▶ **Passage to read**
Word! I was not mad, just venting; for what ever reason I cant comment on the stuff "Lowrider Magazine" posts. I would of taken care of it on there sooooooooooooooooo I hopped on LayItLow and vented a little. :drama:


----------



## LINCOLNSAL (Aug 21, 2009)

Yeah so many negative comments on that thread but fuck them its his bike his money so who gives a fuck what haters think. Maybe they wished they had it. Wtf frankie all that money into this bike and no seat post clamp lol jk


----------



## Clown Confusion (Jan 25, 2005)

nice same here bro ...... clown wont be retired till the new one is done


----------



## 78mc (Jun 9, 2009)

Kiloz said:


> Word! I was not mad, just venting; for what ever reason I cant comment on the stuff "Lowrider Magazine" posts. I would of taken care of it on there sooooooooooooooooo I hopped on LayItLow and vented a little. :drama:


 :facepalm:That's 
facebook for you...


----------



## LIL_RIVI_72 (Dec 30, 2008)

PedaLScraperZ said:


> yo yo whats up matt, hows dragon heart coming along.. hoping i get to see your bike in person one day as well keep it up man cant wait to see that bad ass bike complete one day


One day yes sir, though after the mesa show Dragon Heart will be retired/under construction untel further notice. so it may be a while.


----------



## Ant-Wan (Feb 7, 2005)

Bike came out awesome!!!! 
Crazy details!!! Congrats Frankie for the great work


----------



## PedaLScraperZ (Feb 4, 2010)

LINCOLNSAL said:


> Yeah so many negative comments on that thread but fuck them its his bike his money so who gives a fuck what haters think. Maybe they wished they had it. Wtf frankie all that money into this bike and no seat post clamp lol jk


too expensive, cant afford a seat post clamp bro



Clown Confusion said:


> nice same here bro ...... clown wont be retired till the new one is done


cool, cool



78mc said:


> :facepalm:That's
> facebook for you...


yea fock the book of faces


PASSIONATE63 said:


> One day yes sir, though after the mesa show Dragon Heart will be retired/under construction untel further notice. so it may be a while.

(Stored entries)
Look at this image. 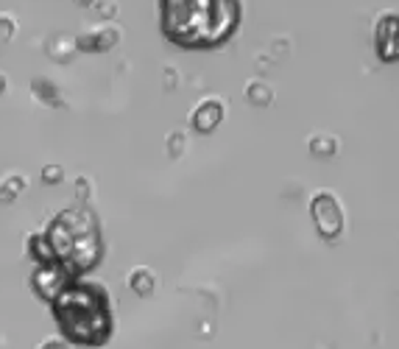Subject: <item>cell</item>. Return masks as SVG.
Returning a JSON list of instances; mask_svg holds the SVG:
<instances>
[{"instance_id": "20", "label": "cell", "mask_w": 399, "mask_h": 349, "mask_svg": "<svg viewBox=\"0 0 399 349\" xmlns=\"http://www.w3.org/2000/svg\"><path fill=\"white\" fill-rule=\"evenodd\" d=\"M40 349H70V346H67L65 341H56V338H48V341H45V343H42Z\"/></svg>"}, {"instance_id": "2", "label": "cell", "mask_w": 399, "mask_h": 349, "mask_svg": "<svg viewBox=\"0 0 399 349\" xmlns=\"http://www.w3.org/2000/svg\"><path fill=\"white\" fill-rule=\"evenodd\" d=\"M54 316L59 330L81 346H101L112 332L109 299L95 285H67L54 299Z\"/></svg>"}, {"instance_id": "12", "label": "cell", "mask_w": 399, "mask_h": 349, "mask_svg": "<svg viewBox=\"0 0 399 349\" xmlns=\"http://www.w3.org/2000/svg\"><path fill=\"white\" fill-rule=\"evenodd\" d=\"M310 151H313V156H335L338 154V140L332 134H316L310 140Z\"/></svg>"}, {"instance_id": "4", "label": "cell", "mask_w": 399, "mask_h": 349, "mask_svg": "<svg viewBox=\"0 0 399 349\" xmlns=\"http://www.w3.org/2000/svg\"><path fill=\"white\" fill-rule=\"evenodd\" d=\"M310 213H313V221H316V229L321 238L335 241L343 232V210L332 193H327V190L316 193L310 202Z\"/></svg>"}, {"instance_id": "1", "label": "cell", "mask_w": 399, "mask_h": 349, "mask_svg": "<svg viewBox=\"0 0 399 349\" xmlns=\"http://www.w3.org/2000/svg\"><path fill=\"white\" fill-rule=\"evenodd\" d=\"M159 23L173 45L218 48L241 26V0H159Z\"/></svg>"}, {"instance_id": "5", "label": "cell", "mask_w": 399, "mask_h": 349, "mask_svg": "<svg viewBox=\"0 0 399 349\" xmlns=\"http://www.w3.org/2000/svg\"><path fill=\"white\" fill-rule=\"evenodd\" d=\"M34 288H37V293L42 296V299H56L65 288H67V271L65 268H54V266H45V268H40L37 271V277H34Z\"/></svg>"}, {"instance_id": "9", "label": "cell", "mask_w": 399, "mask_h": 349, "mask_svg": "<svg viewBox=\"0 0 399 349\" xmlns=\"http://www.w3.org/2000/svg\"><path fill=\"white\" fill-rule=\"evenodd\" d=\"M129 285H131V291L137 293V296H151L154 293V288H156V277H154V271L151 268H134L131 274H129Z\"/></svg>"}, {"instance_id": "6", "label": "cell", "mask_w": 399, "mask_h": 349, "mask_svg": "<svg viewBox=\"0 0 399 349\" xmlns=\"http://www.w3.org/2000/svg\"><path fill=\"white\" fill-rule=\"evenodd\" d=\"M120 42V31L115 29V26H104V29H92V31H87L84 37H79L76 40V45L81 48V51H112L115 45Z\"/></svg>"}, {"instance_id": "18", "label": "cell", "mask_w": 399, "mask_h": 349, "mask_svg": "<svg viewBox=\"0 0 399 349\" xmlns=\"http://www.w3.org/2000/svg\"><path fill=\"white\" fill-rule=\"evenodd\" d=\"M181 151H184V134H181V131H173L170 140H168V154H170V156H181Z\"/></svg>"}, {"instance_id": "8", "label": "cell", "mask_w": 399, "mask_h": 349, "mask_svg": "<svg viewBox=\"0 0 399 349\" xmlns=\"http://www.w3.org/2000/svg\"><path fill=\"white\" fill-rule=\"evenodd\" d=\"M393 26H396V15H385L377 26V51L385 62H393L396 54H393Z\"/></svg>"}, {"instance_id": "11", "label": "cell", "mask_w": 399, "mask_h": 349, "mask_svg": "<svg viewBox=\"0 0 399 349\" xmlns=\"http://www.w3.org/2000/svg\"><path fill=\"white\" fill-rule=\"evenodd\" d=\"M246 98H249V104H254V106H268V104L274 101V90H271L268 84H263V81H252V84L246 87Z\"/></svg>"}, {"instance_id": "13", "label": "cell", "mask_w": 399, "mask_h": 349, "mask_svg": "<svg viewBox=\"0 0 399 349\" xmlns=\"http://www.w3.org/2000/svg\"><path fill=\"white\" fill-rule=\"evenodd\" d=\"M23 188H26V179L17 177V173H15V177H9V179H3V182H0V204L15 202Z\"/></svg>"}, {"instance_id": "7", "label": "cell", "mask_w": 399, "mask_h": 349, "mask_svg": "<svg viewBox=\"0 0 399 349\" xmlns=\"http://www.w3.org/2000/svg\"><path fill=\"white\" fill-rule=\"evenodd\" d=\"M221 117H224V104L218 101V98H207V101H202L195 106V112H193V126L198 129V131H213L218 123H221Z\"/></svg>"}, {"instance_id": "17", "label": "cell", "mask_w": 399, "mask_h": 349, "mask_svg": "<svg viewBox=\"0 0 399 349\" xmlns=\"http://www.w3.org/2000/svg\"><path fill=\"white\" fill-rule=\"evenodd\" d=\"M62 177H65L62 165H45V168H42V182H45V185H56V182H62Z\"/></svg>"}, {"instance_id": "10", "label": "cell", "mask_w": 399, "mask_h": 349, "mask_svg": "<svg viewBox=\"0 0 399 349\" xmlns=\"http://www.w3.org/2000/svg\"><path fill=\"white\" fill-rule=\"evenodd\" d=\"M76 48H79V45H76V40H70V37H54L48 56L56 59V62H62V65H67V62L76 56Z\"/></svg>"}, {"instance_id": "3", "label": "cell", "mask_w": 399, "mask_h": 349, "mask_svg": "<svg viewBox=\"0 0 399 349\" xmlns=\"http://www.w3.org/2000/svg\"><path fill=\"white\" fill-rule=\"evenodd\" d=\"M54 260H62L70 271H87L101 260V243H98V224L90 210H67L62 213L48 235H45Z\"/></svg>"}, {"instance_id": "14", "label": "cell", "mask_w": 399, "mask_h": 349, "mask_svg": "<svg viewBox=\"0 0 399 349\" xmlns=\"http://www.w3.org/2000/svg\"><path fill=\"white\" fill-rule=\"evenodd\" d=\"M28 249L34 252V257H37V260H42V263H54V252H51V246H48L45 235H34V238L28 241Z\"/></svg>"}, {"instance_id": "22", "label": "cell", "mask_w": 399, "mask_h": 349, "mask_svg": "<svg viewBox=\"0 0 399 349\" xmlns=\"http://www.w3.org/2000/svg\"><path fill=\"white\" fill-rule=\"evenodd\" d=\"M3 90H6V76L0 73V92H3Z\"/></svg>"}, {"instance_id": "16", "label": "cell", "mask_w": 399, "mask_h": 349, "mask_svg": "<svg viewBox=\"0 0 399 349\" xmlns=\"http://www.w3.org/2000/svg\"><path fill=\"white\" fill-rule=\"evenodd\" d=\"M15 31H17V23L12 17H6V15H0V48L15 37Z\"/></svg>"}, {"instance_id": "19", "label": "cell", "mask_w": 399, "mask_h": 349, "mask_svg": "<svg viewBox=\"0 0 399 349\" xmlns=\"http://www.w3.org/2000/svg\"><path fill=\"white\" fill-rule=\"evenodd\" d=\"M95 9H98L104 17H115V15H117L115 0H95Z\"/></svg>"}, {"instance_id": "21", "label": "cell", "mask_w": 399, "mask_h": 349, "mask_svg": "<svg viewBox=\"0 0 399 349\" xmlns=\"http://www.w3.org/2000/svg\"><path fill=\"white\" fill-rule=\"evenodd\" d=\"M73 3H76V6H92L95 0H73Z\"/></svg>"}, {"instance_id": "15", "label": "cell", "mask_w": 399, "mask_h": 349, "mask_svg": "<svg viewBox=\"0 0 399 349\" xmlns=\"http://www.w3.org/2000/svg\"><path fill=\"white\" fill-rule=\"evenodd\" d=\"M34 90L40 92V98H42L45 104H56V106L62 104V101H59V90H56L48 79H37V81H34Z\"/></svg>"}]
</instances>
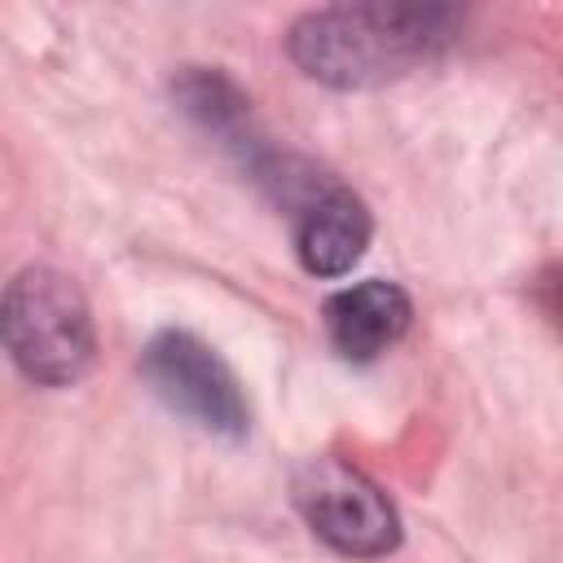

▶ **Required work**
A: Choose every line of the records that contains the string "instances", matching its case exactly, and copy each one.
B: Pick up the lowrider bike forum thread after its final line and continue it.

▶ **Task answers**
A:
Returning a JSON list of instances; mask_svg holds the SVG:
<instances>
</instances>

B:
cool ill keep an eye out



Ant-Wan said:


> Bike came out awesome!!!!
> Crazy details!!! Congrats Frankie for the great work


thanks twan


----------



## PedaLScraperZ (Feb 4, 2010)

Hows the weather by you fockers? anything like this


----------



## CURBSIDEimagery (Dec 17, 2002)

Happy Mothers Day Focker !!!


----------



## PedaLScraperZ (Feb 4, 2010)

CURBSIDEimagery said:


> Happy Mothers Day Focker !!!


:wave: thanks haha


----------



## Ant-Wan (Feb 7, 2005)




----------



## 96tein (Jan 26, 2011)

Yo is that your swing frame bike in the new lowrider.? Just seen it today


----------



## PedaLScraperZ (Feb 4, 2010)

Yessir,... that's me and my guys holding it down from the sandbox.

can't wait to get my hands on a copy...
also is the first issue of lrm with an east coast NY lolo cover car big ups to my homies with Drastic Auto Club as well.


----------



## 96tein (Jan 26, 2011)

two lowrider magazines in less than a year. doing it big bruh lol congratulations again. glad to see y'all doingg good in the sand box.


----------



## PedaLScraperZ (Feb 4, 2010)

96tein said:


> two lowrider magazines in less than a year. doing it big bruh lol congratulations again. glad to see y'all doingg good in the sand box.


yea man thats what i said to the boys lol, i was like 2 times in a year and i'm not even in the effin' country, hahahaha. Na for real though i couldnt be any happier and not to mention my guys are over here tripping out and shit. having there wifes and girlfriends look all over back home to scoop up some copies. that shits dope. 

We doing aright over here, were in the last few months now, its all down hill now just a matter of time. hoping we make it home still in time for riding season.


----------



## 96tein (Jan 26, 2011)

that's what's up... again thank you from all of us here in the states for doing what you are doing bro bro you and your company be safe and all of you Come home to your family's soon.


----------



## PedaLScraperZ (Feb 4, 2010)

96tein said:


> that's what's up... again thank you from all of us here in the states for doing what you are doing bro bro you and your company be safe and all of you Come home to your family's soon.


MUCH THANKS BRO


----------



## PedaLScraperZ (Feb 4, 2010)

Was looking through my all my build up pics and found a few I never posted.....


----------



## PedaLScraperZ (Feb 4, 2010)




----------



## PedaLScraperZ (Feb 4, 2010)




----------



## PedaLScraperZ (Feb 4, 2010)

I have a few more and some mock ups from along the way as well.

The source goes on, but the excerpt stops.